Un monument de la pop culture

Le succès de l’ouvrage a permis à Saviano de transposer son histoire sur les écrans. Au cinéma avec le film Gomorra de Matteo Garonne (grand prix du jury à Cannes en 2008) ou par la série Gomorra, élargissant encore l’aura de l’oeuvre.

Entré dans la pop culture, Gomorra n’a de cesse d’être cité par les rappeurs. « Marseille, Paname, dans nos cités, c'est Gomorra » – Classico Organisé, Gomorra ; « Issu des quartiers douteux où c'est pas joli /Jeune Diego Armando, ma té-ci c'est Napoli » - Kekra, Pas joli.

Les Velas de la Scampia ont servi de décor aux clips de PNL Le monde ou rien, de Gomorra de SCH ou encore de l’immortale de Lacrim.

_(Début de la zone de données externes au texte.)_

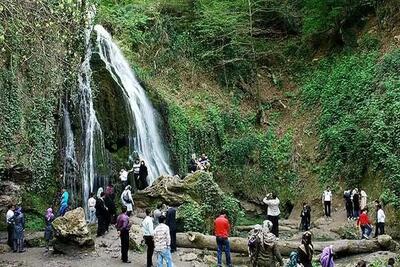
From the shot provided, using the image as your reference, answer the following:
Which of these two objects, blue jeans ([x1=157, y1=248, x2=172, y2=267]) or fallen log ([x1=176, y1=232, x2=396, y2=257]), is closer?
blue jeans ([x1=157, y1=248, x2=172, y2=267])

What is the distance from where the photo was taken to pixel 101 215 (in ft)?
54.1

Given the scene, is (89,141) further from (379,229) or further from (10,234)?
(379,229)

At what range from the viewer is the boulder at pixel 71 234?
14734mm

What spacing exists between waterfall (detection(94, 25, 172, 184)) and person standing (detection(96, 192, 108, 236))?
251 inches

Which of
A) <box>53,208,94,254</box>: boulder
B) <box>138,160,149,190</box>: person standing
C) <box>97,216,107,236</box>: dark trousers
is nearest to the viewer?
<box>53,208,94,254</box>: boulder

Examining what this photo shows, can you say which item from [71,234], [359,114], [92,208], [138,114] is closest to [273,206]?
[92,208]

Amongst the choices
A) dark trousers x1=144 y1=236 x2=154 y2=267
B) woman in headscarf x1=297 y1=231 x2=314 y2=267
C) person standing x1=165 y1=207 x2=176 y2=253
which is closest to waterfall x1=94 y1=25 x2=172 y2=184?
person standing x1=165 y1=207 x2=176 y2=253

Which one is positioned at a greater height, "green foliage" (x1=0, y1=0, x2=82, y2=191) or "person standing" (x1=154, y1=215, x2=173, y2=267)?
"green foliage" (x1=0, y1=0, x2=82, y2=191)

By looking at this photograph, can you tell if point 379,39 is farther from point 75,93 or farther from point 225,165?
point 75,93

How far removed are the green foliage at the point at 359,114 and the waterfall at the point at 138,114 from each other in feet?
26.9

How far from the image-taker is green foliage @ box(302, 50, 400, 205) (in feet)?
75.9

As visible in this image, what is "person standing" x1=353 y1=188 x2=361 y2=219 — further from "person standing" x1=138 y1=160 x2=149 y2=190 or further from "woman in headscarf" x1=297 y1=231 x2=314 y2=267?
"woman in headscarf" x1=297 y1=231 x2=314 y2=267

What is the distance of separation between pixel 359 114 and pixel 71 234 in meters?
16.2

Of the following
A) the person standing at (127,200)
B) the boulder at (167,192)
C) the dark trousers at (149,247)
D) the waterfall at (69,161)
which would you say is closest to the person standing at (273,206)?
the boulder at (167,192)
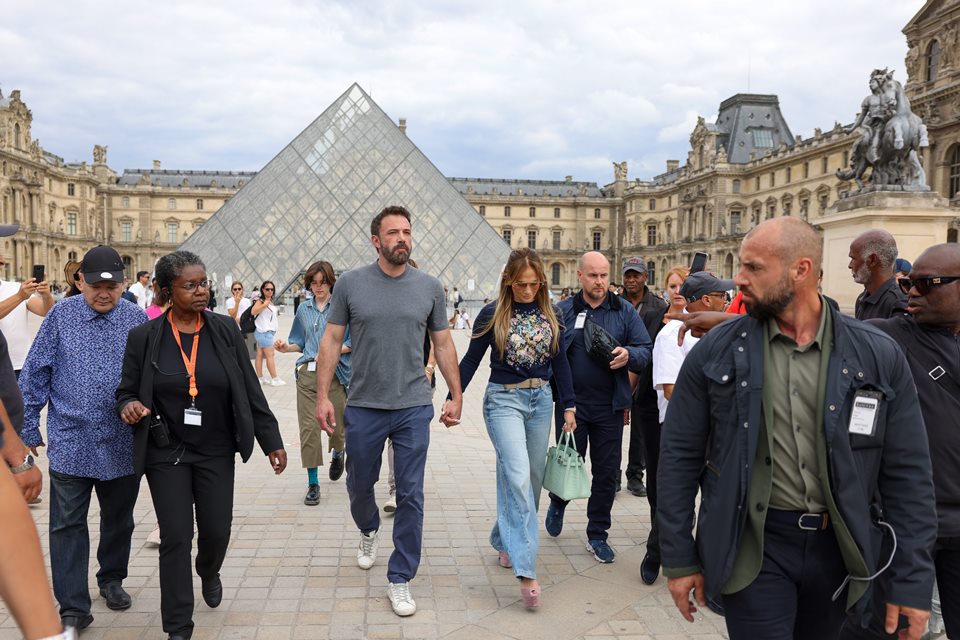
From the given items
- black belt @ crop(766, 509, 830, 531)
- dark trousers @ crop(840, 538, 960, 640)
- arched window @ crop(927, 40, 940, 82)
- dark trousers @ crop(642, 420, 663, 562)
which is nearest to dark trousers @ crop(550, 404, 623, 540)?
dark trousers @ crop(642, 420, 663, 562)

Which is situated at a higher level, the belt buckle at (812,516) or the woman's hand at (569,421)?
the belt buckle at (812,516)

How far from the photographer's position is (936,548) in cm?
238

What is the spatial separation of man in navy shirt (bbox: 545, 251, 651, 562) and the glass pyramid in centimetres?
2051

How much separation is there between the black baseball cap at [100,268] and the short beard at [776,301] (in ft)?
7.82

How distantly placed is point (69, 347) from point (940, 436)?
322cm

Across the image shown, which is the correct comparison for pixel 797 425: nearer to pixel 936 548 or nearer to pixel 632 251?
pixel 936 548

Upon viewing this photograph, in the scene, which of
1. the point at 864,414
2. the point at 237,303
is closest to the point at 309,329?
the point at 864,414

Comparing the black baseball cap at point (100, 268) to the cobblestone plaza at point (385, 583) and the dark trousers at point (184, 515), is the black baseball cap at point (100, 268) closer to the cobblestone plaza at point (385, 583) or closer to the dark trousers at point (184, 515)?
the dark trousers at point (184, 515)

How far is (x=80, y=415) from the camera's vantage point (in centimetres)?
293

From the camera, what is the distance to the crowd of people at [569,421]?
1820mm

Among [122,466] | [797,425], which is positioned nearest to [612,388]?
[797,425]

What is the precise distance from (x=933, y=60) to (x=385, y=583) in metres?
38.2

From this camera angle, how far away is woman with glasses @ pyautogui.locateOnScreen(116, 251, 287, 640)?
9.12 ft

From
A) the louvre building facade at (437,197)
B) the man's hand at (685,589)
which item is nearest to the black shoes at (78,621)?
the man's hand at (685,589)
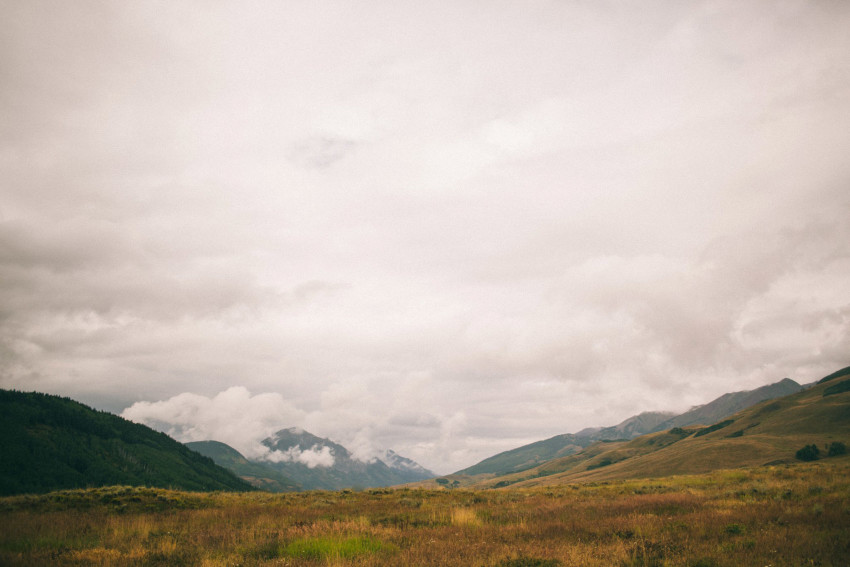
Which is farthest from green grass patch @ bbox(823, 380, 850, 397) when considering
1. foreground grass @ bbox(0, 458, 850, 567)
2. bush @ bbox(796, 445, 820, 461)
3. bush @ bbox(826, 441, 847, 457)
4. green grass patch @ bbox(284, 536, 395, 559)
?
green grass patch @ bbox(284, 536, 395, 559)

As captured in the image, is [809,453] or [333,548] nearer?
[333,548]

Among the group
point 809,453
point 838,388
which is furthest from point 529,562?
point 838,388

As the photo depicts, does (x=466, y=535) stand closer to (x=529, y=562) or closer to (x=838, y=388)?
(x=529, y=562)

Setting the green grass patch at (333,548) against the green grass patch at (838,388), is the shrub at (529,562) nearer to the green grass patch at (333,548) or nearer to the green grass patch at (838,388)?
the green grass patch at (333,548)

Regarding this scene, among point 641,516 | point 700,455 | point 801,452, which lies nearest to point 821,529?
point 641,516

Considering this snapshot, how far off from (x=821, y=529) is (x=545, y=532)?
25.4 feet

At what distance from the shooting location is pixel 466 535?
42.9 feet

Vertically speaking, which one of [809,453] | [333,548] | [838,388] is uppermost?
[333,548]

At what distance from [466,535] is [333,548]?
4582 mm

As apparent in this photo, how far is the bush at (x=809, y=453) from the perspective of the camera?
263 ft

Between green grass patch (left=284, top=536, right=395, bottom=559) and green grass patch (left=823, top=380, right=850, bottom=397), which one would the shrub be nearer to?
green grass patch (left=284, top=536, right=395, bottom=559)

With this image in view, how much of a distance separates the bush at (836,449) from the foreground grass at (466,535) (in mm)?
88565

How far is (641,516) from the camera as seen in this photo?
15.3 meters

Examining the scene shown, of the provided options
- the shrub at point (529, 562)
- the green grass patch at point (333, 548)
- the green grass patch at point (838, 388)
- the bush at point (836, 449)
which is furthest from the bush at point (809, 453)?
the green grass patch at point (333, 548)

Avec son livre, Saviano a révélé au grand public le quotidien de nombreux italiens, mais également de nombreux français. Si Gomorra a un tel succès en France, c’est parce que la situation à Naples est d’une certaine manière comparable à celle de nombreux habitants des cités françaises. La Scampia est aujourd’hui le deuxième nom donné au quartier du carré à Gignac, Marseille, situé à dix minutes des quartiers nords. A l’image de la Scampia, ce quartier est entouré de grillages, à l’écart de la ville.

Le parallèle entre les deux villes portuaires, populaires et multiculturelles permet à ce livre de prendre une nouvelle dimension – cette fois-ci transnationale – et donc de mieux comprendre la situation de notre propre pays.